1954 film by Harold D. Schuster

Loophole is a 1954 American film noir crime drama starring Barry Sullivan and Dorothy Malone. The film was directed by former editor Harold D. Schuster. Mary Beth Hughes plays the film's femme fatale. It was shot in black-and-white and produced by Allied Artists Pictures, a company that generally specialized in B-movies.

==Plot==
A man posing as a bank examiner steals $50,000 from teller Mike Donovan's cash drawer. Because Donovan does not immediately report the shortage after he discovers it, he is accused of theft and fired by the bank.

Donovan is prevented from finding other employment by Gus Slavin, an insurance investigator and former cop who informs each of Donovan's next employers that Donovan is a thief who should be fired. Because of Slavin's intimidation, Donovan loses the few jobs that he is able to obtain, followed by his home and nearly his marriage.
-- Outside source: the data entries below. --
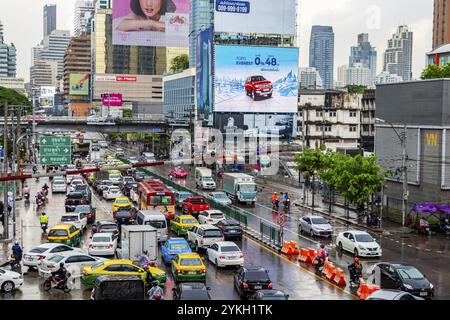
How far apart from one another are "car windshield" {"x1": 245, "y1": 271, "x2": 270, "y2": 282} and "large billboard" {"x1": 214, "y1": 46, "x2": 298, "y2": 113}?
72293 mm

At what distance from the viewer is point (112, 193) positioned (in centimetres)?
6247

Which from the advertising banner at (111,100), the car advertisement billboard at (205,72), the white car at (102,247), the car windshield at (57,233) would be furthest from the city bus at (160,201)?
the advertising banner at (111,100)

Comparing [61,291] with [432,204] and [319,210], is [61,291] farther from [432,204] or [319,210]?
[319,210]

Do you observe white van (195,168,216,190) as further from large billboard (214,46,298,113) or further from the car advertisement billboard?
the car advertisement billboard

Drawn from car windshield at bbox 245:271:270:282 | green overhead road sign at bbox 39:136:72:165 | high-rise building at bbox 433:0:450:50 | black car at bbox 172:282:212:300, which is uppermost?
high-rise building at bbox 433:0:450:50

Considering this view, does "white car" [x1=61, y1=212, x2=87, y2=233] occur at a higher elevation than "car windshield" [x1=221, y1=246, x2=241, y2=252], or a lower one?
lower

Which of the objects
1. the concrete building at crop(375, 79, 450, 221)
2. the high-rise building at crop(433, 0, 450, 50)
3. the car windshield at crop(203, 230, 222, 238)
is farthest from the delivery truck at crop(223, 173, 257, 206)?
the high-rise building at crop(433, 0, 450, 50)

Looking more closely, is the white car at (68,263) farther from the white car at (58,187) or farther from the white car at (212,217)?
the white car at (58,187)

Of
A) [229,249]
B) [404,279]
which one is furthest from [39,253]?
[404,279]

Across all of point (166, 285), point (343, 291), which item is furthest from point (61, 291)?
point (343, 291)

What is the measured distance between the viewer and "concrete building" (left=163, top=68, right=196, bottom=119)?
6196 inches

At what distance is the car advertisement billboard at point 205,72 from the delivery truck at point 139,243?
71907 mm
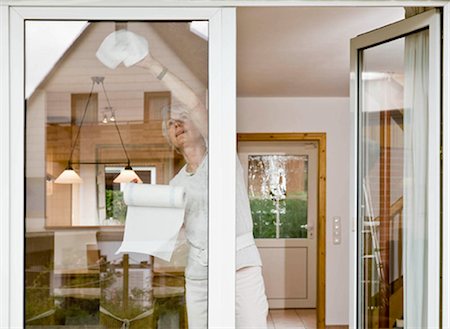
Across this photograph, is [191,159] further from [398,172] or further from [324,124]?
[324,124]

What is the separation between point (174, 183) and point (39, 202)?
434mm

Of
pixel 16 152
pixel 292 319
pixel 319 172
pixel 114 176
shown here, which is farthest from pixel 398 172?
pixel 292 319

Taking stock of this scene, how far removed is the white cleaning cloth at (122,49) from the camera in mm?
2027

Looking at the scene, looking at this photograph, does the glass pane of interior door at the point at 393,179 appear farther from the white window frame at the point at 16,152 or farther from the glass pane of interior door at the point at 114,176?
the glass pane of interior door at the point at 114,176

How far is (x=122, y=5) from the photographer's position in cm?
201

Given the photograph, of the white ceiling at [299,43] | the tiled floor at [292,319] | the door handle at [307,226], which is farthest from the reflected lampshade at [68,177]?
the door handle at [307,226]

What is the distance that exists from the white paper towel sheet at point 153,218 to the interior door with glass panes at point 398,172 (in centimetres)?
89

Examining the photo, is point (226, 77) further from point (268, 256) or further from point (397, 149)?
point (268, 256)

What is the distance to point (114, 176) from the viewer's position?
2012mm

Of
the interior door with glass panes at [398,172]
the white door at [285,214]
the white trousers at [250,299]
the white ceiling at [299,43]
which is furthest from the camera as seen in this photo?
the white door at [285,214]

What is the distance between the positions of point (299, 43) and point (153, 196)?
2.34 meters

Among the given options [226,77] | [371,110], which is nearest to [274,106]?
[371,110]

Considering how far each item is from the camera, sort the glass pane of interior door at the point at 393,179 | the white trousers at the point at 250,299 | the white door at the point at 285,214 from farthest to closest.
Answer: the white door at the point at 285,214
the white trousers at the point at 250,299
the glass pane of interior door at the point at 393,179

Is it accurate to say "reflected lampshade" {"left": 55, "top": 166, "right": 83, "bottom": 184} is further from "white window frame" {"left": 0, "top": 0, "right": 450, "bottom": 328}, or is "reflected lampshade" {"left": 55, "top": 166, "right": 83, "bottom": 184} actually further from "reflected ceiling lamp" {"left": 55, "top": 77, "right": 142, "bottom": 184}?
"white window frame" {"left": 0, "top": 0, "right": 450, "bottom": 328}
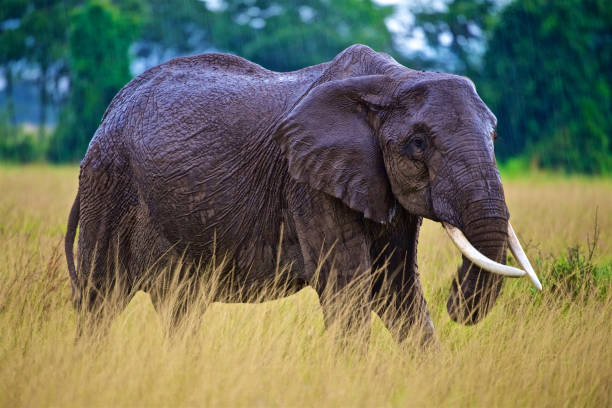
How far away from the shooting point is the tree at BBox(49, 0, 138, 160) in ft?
103

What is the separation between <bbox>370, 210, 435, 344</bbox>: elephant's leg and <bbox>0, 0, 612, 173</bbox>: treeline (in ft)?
75.8

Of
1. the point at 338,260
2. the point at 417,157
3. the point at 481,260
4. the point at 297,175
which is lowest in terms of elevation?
the point at 338,260

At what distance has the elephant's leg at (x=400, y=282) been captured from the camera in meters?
4.74

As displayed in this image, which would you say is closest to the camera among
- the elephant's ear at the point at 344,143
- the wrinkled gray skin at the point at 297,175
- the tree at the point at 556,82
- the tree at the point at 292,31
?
the wrinkled gray skin at the point at 297,175

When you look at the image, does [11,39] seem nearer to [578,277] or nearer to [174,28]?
[174,28]

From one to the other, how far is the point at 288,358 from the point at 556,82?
29.2 metres

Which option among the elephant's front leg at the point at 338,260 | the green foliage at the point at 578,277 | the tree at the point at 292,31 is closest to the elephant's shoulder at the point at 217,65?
the elephant's front leg at the point at 338,260

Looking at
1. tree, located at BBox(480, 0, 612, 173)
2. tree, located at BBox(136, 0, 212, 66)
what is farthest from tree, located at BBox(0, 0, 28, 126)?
tree, located at BBox(480, 0, 612, 173)

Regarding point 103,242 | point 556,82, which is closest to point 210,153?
point 103,242

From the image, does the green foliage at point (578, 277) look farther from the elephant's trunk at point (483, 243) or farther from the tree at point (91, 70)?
the tree at point (91, 70)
Despite many setbacks, Donovan tries to clear his name, but even his wife does not believe that he will succeed. However, the real culprit is identified and Donovan reclaims his life and his old job.

==Cast==
- Barry Sullivan as Mike Donovan
- Dorothy Malone as Ruthie Donovan
- Charles McGraw as Gus Slavin
- Don Haggerty as Neil Sanford
- Mary Beth Hughes as Vera
- Don Beddoe as Herman Tate
- Dayton Lummis as Jim Starling
- Joanne Jordan as Georgia Hoard
- John Eldredge as Frank Temple
- Richard Reeves as Pete Mazurki / Tanner

==Reception==

===Film noir analysis===
Film critic Dennis Schwartz explains why Loophole is considered a film noir: "The poignancy of the story is in how an innocent, hard-working person like Mike, could have his whole life turned upside-down over an incident where he makes an error in judgment. When he tells his boss (Lummis) about it, he has no explanation why he didn't report it immediately except he couldn't understand how so much money was missing. This slip-up is why Mike becomes a noir protagonist, though he doesn't have the dark side to his character this genre usually calls for...[and] his life turns into hell when, even though he is not charged with anything, the bonding company that must insure him cancels his certification and the bank is forced to fire him. Not only can't he get bonded so he can get another teller's job, but the bond company puts a mean-spirited insurance investigator on his tail, Gus Slavin (Charles McGraw). Slavin is convinced Mike is guilty and tails him everywhere, and when Mike gets a job he informs the boss on him and Mike is always promptly fired."

Eddie Muller of the Film Noir Foundation made this analysis: "Made at the tail end of the McCarthy era, Loophole replaced fear of criminals with fear of authority run amok. McGraw exemplified the scary establishment torpedo, whether it's an insurance investigator, a Commie-hunting Fed, or a self-righteous cop. There was no distinction between 'law-abiding' McGraw and the ruthless torpedo he played in T-Men: Either way, he's cruel for the hell of it, relishing the license he's granted to torture citizens, guilty or not."